ST. PAUL —
Republicans on the committee agreed. State Rep. Glenn Gruenhagen of Glencoe said the state's contribution to local operating levies hasn't kept pace with inflation. He said that's put many rural school districts further behind their counterparts in the Twin Cities metro area.
"My thought was to tie an inflation factor to that, which there isn't right now, to the operating referendum, so that you gradually close that gap over a period of time, rather than continue to see it widen, especially for the rural districts," Gruenhagen said.
But some legislators aren't as eager to tinker. State Rep. Carlos Mariani, DFL-St. Paul told the committee that he thinks the governor's proposal is sound and logical. Mariani compared the interconnected provisions of the plan to the legs of stool.
"If you pull one leg off of a stool, then the stool doesn't stand," he said. "So, I think whatever we do, Mr.

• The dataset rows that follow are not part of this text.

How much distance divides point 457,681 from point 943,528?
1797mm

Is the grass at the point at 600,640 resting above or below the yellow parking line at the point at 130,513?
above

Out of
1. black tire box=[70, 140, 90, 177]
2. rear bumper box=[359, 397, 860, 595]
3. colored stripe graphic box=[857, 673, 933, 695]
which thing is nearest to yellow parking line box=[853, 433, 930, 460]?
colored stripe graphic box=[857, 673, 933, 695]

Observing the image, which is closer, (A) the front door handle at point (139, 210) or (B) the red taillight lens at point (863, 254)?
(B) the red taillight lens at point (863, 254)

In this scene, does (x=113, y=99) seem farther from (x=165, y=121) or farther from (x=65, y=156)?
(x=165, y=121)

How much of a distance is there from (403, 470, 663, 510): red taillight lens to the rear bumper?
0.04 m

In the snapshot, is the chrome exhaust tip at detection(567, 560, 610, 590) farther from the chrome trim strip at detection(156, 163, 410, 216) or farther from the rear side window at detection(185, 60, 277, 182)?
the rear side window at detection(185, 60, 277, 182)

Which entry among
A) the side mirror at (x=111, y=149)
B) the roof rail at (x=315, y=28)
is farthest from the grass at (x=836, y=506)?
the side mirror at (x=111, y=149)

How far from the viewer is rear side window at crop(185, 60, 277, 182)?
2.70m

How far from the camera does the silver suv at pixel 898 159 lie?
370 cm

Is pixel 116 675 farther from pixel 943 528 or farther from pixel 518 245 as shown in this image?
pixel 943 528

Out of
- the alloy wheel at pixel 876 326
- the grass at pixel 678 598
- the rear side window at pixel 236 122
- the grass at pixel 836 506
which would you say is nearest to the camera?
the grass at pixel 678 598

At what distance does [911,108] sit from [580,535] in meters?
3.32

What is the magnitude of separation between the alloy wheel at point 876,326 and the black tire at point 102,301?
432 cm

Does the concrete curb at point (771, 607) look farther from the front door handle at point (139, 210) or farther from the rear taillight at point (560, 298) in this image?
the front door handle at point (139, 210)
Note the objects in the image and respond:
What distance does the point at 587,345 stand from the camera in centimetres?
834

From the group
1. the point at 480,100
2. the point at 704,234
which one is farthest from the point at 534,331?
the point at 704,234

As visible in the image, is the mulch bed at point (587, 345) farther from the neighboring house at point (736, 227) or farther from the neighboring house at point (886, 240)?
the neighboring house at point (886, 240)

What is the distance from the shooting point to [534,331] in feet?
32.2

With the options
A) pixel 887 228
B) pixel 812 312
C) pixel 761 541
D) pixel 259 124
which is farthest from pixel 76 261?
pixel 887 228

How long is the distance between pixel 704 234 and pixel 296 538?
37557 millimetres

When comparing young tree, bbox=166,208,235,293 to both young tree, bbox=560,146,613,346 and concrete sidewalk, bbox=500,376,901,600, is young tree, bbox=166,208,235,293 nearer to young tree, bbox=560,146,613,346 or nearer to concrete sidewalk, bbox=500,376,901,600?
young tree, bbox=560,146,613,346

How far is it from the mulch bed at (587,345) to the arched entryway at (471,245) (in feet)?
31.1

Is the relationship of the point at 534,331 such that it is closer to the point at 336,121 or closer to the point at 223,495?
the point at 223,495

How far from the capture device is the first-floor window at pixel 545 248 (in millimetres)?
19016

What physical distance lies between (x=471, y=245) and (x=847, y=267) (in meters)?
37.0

Chair, in terms of making adjustment to the governor's logic here, that we remember that there is a logic, and whatever adjustment we make we know we're going we have to put another leg on the stool, if you will."
Dayton also weighed in on the funding equity issue. He told reporters that legislators are welcome to make changes, but he cautioned that such changes will require them to spend more money.
"Equity is in the eyes of the beholder," the governor said. "Unless you have a lot of money to facilitate that change in formula, you get winners and losers, and the losers are unhappy. But if they can find a way to do it and do it successfully then more power to them."
Republicans have also criticized Dayton for leaving out $1.1 billion needed to deliver delayed payments to Minnesota school districts, money that previous budget deals held back.